所示文本 =>
▼▼▼

1.3 統計學方法應用SPSS 24.0統計學軟件分析數據。計量資料以均數±標準差表示，采用方差分析檢驗多樣本計量資料，若Levene檢驗方差齊，采用單因素方差分析進行總均值比較，然后LSD-t行兩兩比較，若Levene檢驗方差不齊，采用welch檢驗進行總體均值比較，采用Dunnett T3檢驗進行兩兩比較。P<0.05差異有統計學意義。

2 結果

2.1 正常組、缺氧處理組HIF-1α表達缺氧處理組HIF-1α mRNA、蛋白相對表達量高于正常組，差異有統計學意義(P<0.05)。見表1、圖1。

表1 各組HIF-1α mRNA、蛋白表達(n=5)

圖1 Western blot檢測各組HIF-1α蛋白表達

2.2 轉染效率觀察熒光顯微鏡觀察結果顯示，對照組、低表達組、高表達組轉染效率均>75%，可用于后續實驗。見圖2。

2.3 轉染后各組HIF-1α表達情況空白組、對照組HIF-1α mRNA、蛋白相對表達量比較，差異無統計學意義(P>0.05)。與空白組、對照組比較，低表達組HIF-1α mRNA、蛋白相對表達量降低，高表達組升高(P<0.05)；見表2、圖3。

2.4 各組增殖能力比較空白組、對照組24、48、72 h MTT實驗A值比較，差異無統計學意義(P>0.05)。與空白組、對照組比較，低表達組24、48、72 h MTT實驗A值降低，高表達組升高(P<0.05)。見表3。

圖2 熒光顯微鏡下觀察轉染效率(×200)

表2 轉染后各組HIF-1α mRNA、蛋白表達比較(n=5)

圖3 Western blot檢測各組HIF-1α蛋白表達

表3 各組不同時間點MTT實驗A值比較(n=5)

▲▲▲

原始資料 =>
▼▼▼

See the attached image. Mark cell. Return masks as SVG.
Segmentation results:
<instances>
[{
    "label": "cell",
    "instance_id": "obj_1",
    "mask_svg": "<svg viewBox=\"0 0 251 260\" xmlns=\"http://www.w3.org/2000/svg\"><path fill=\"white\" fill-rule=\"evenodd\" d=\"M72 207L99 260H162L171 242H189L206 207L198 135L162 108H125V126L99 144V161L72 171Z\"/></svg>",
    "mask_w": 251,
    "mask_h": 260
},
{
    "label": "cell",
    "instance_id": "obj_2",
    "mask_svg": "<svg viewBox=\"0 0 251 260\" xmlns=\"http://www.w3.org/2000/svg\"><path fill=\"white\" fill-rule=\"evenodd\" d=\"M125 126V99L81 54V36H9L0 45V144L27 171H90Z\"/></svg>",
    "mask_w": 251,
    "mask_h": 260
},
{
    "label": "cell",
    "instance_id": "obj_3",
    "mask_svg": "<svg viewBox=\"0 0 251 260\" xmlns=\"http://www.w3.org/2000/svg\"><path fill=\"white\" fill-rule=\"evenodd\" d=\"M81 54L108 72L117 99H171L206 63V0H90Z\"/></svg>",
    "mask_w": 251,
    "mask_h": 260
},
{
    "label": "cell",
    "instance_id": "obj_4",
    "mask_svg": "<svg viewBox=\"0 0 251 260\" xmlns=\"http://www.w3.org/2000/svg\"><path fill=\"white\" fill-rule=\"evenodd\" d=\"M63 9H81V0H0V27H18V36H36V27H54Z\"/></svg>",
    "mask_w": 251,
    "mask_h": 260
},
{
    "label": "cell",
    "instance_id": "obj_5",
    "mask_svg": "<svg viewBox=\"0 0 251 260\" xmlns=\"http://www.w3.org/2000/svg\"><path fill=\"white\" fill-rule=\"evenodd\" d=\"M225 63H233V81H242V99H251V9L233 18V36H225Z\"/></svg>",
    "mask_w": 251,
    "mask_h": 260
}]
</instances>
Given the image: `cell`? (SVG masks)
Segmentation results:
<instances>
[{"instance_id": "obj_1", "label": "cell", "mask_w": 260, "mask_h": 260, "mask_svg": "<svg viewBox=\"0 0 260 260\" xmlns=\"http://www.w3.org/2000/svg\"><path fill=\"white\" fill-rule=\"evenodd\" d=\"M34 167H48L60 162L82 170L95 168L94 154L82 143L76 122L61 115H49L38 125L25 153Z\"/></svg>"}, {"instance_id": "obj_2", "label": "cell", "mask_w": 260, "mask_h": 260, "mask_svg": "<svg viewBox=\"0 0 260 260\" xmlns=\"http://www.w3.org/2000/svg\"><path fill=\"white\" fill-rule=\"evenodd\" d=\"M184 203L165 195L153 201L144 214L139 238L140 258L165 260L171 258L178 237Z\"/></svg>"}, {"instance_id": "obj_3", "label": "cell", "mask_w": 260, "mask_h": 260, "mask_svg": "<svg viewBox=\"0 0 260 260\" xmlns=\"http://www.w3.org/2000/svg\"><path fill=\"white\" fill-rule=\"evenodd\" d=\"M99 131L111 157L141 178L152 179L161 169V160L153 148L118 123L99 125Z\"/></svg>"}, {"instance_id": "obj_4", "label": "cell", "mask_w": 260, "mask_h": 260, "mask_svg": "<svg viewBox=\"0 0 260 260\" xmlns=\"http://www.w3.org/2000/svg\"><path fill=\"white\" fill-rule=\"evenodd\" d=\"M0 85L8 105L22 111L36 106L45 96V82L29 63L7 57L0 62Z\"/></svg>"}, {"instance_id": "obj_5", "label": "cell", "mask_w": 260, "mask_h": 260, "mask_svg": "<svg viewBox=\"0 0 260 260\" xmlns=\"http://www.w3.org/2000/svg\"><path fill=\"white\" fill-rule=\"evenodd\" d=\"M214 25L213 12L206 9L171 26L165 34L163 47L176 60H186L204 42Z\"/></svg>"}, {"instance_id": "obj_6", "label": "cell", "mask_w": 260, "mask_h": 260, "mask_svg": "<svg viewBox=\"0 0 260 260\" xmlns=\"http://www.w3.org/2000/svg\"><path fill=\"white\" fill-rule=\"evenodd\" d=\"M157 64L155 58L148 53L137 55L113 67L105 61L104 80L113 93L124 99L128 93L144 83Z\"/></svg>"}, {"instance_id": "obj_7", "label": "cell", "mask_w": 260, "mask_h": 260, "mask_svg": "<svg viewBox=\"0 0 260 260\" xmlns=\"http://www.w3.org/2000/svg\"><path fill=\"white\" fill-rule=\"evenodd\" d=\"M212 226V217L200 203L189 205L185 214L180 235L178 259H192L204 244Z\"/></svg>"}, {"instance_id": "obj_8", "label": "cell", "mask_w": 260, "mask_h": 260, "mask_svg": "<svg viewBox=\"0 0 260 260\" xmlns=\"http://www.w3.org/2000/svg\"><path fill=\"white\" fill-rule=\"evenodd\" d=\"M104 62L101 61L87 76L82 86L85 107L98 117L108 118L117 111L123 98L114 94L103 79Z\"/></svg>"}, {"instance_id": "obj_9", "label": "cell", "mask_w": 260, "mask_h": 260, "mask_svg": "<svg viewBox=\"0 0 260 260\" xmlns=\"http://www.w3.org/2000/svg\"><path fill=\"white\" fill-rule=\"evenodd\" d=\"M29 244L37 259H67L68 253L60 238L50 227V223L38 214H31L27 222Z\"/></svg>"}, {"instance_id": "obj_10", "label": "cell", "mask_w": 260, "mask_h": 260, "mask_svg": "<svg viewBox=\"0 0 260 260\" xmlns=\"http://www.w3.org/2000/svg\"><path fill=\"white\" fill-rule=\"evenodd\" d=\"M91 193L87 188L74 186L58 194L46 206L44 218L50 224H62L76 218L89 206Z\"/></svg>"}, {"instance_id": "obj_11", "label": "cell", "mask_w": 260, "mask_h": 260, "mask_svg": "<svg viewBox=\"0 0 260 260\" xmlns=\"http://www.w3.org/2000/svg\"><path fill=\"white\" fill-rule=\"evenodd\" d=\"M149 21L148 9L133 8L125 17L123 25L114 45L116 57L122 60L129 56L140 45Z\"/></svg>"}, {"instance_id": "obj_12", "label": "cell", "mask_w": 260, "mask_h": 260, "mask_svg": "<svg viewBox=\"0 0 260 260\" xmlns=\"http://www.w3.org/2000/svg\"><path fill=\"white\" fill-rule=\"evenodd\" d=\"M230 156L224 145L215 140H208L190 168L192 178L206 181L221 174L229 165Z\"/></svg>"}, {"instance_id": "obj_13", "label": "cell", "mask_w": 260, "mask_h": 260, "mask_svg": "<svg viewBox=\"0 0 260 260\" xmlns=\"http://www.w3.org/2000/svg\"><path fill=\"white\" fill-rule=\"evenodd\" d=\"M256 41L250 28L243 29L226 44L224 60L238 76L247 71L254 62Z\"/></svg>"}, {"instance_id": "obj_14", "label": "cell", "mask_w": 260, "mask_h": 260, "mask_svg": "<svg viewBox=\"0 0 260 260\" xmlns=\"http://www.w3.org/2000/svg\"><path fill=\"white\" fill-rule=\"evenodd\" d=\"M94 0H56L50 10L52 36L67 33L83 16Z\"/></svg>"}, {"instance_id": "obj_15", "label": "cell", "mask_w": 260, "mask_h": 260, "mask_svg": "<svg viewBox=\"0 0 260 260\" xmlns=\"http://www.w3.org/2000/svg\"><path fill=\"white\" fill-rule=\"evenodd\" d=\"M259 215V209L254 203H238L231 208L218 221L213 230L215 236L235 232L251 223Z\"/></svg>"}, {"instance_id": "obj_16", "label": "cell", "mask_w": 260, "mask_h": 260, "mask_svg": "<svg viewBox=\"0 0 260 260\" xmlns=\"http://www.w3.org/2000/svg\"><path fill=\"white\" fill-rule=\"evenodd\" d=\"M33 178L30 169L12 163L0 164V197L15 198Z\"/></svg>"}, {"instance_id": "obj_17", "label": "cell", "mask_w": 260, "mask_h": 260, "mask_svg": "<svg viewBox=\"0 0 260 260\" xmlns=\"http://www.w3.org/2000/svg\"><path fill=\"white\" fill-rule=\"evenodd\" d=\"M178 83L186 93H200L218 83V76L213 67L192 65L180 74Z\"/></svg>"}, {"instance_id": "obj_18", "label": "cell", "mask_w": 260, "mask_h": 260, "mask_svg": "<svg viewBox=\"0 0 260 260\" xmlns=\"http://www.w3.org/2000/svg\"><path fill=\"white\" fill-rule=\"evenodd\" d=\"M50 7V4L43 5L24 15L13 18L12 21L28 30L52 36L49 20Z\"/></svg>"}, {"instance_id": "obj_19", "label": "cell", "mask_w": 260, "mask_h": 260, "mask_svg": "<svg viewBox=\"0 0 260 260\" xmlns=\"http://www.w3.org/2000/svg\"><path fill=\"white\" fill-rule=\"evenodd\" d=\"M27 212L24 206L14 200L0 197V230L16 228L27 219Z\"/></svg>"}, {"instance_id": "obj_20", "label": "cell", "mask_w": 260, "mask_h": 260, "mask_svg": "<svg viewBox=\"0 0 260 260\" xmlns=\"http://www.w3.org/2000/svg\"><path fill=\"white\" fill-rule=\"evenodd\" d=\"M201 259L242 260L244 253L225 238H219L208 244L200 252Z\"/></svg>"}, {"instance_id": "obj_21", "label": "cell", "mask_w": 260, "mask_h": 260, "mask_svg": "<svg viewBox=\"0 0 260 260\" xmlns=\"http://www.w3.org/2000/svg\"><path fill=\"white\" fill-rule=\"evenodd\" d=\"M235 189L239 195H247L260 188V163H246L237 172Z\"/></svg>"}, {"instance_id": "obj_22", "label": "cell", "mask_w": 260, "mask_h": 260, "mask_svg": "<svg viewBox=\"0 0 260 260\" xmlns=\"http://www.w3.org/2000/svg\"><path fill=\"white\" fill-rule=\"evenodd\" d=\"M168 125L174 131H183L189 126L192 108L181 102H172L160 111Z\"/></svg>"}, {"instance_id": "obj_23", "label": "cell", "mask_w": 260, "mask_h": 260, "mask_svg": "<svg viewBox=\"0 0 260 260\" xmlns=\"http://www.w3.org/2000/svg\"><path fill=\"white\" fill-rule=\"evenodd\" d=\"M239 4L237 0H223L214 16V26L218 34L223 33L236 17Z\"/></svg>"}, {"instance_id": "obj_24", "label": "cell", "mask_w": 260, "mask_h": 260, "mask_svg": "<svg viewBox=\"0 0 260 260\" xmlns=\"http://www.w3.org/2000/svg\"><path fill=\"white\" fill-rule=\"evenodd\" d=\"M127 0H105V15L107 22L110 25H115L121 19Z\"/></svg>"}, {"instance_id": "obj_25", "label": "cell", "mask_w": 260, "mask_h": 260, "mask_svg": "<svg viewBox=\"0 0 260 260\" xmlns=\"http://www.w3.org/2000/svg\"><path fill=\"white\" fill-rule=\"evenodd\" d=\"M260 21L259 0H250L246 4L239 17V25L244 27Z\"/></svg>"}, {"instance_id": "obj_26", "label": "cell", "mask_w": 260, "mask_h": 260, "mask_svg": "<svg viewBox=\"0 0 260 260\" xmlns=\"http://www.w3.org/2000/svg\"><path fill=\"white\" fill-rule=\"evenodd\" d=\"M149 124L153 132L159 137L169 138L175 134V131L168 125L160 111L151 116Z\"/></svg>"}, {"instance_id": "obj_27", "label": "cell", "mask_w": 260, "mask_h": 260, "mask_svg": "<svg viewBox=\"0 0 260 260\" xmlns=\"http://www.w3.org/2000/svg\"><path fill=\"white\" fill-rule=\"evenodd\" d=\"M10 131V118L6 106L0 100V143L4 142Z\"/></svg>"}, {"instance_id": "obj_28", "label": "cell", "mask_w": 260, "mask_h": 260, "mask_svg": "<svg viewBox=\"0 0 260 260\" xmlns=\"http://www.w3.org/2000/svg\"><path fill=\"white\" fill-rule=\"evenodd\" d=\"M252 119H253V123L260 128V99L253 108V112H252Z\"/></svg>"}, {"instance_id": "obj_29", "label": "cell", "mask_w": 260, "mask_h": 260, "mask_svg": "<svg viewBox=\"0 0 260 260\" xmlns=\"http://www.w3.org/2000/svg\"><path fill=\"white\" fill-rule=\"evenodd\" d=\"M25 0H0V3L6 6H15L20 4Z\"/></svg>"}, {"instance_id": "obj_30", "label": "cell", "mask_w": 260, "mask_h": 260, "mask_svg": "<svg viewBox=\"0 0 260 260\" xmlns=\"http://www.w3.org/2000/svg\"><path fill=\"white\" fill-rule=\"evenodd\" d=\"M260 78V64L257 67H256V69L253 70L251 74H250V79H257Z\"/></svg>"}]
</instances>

▲▲▲

題目 1 => 根據這段HIF-1α實驗報告，熒光顯微鏡觀察到的轉染效率結果是什麼？
題目 2 => 請接在表3標題之後，續寫這段HIF-1α實驗報告。
上述記錄與這段HIF-1α實驗報告的內容無關。

書面作答 1 => 對照組、低表達組、高表達組的轉染效率均>75%，可用於後續實驗。

書面作答 2 =>
2.5 各組侵襲能力比較空白組、對照組、低表達組、高表達組穿膜細胞數/視野分別(72.40±9.26)、(73.00±10.12)、(31.20±4.91)、(185.60±20.10)個，組間比較，差異有統計學意義(F=142.731，P<0.001)；與空白組、對照組比較，低表達組穿膜細胞數/視野減少(t=8.790；t=8.310，P<0.001)，高表達組增加(t=11.438；t=11.188，P<0.001)；空白組、對照組穿膜細胞數/視野比較，差異無統計學意義(P>0.05)。見圖4。

2.6 各組CXCR4、E-cadherin蛋白相對表達量比較CXCR4、E-cadherin蛋白相對表達量組間比較，差異有統計學意義(P<0.05)；與空白組、對照組比較，低表達組CXCR4蛋白相對表達量降低(P<0.05)，E-cadherin蛋白相對表達量升高(P<0.05)，高表達組CXCR4蛋白相對表達量升高(P<0.05)，E-cadherin蛋白相對表達量降低(P<0.05)；空白組、對照組CXCR4、E-cadherin蛋白相對表達量比較，差異無統計學意義(P>0.05)。見表4、圖5。

圖4 Transwell小室實驗穿膜細胞數 a.空白組；b.對照組；c.低表達組；d.高表達組(×400)

表4 各組CXCR4、E-cadherin蛋白相對表達量比較(n=5)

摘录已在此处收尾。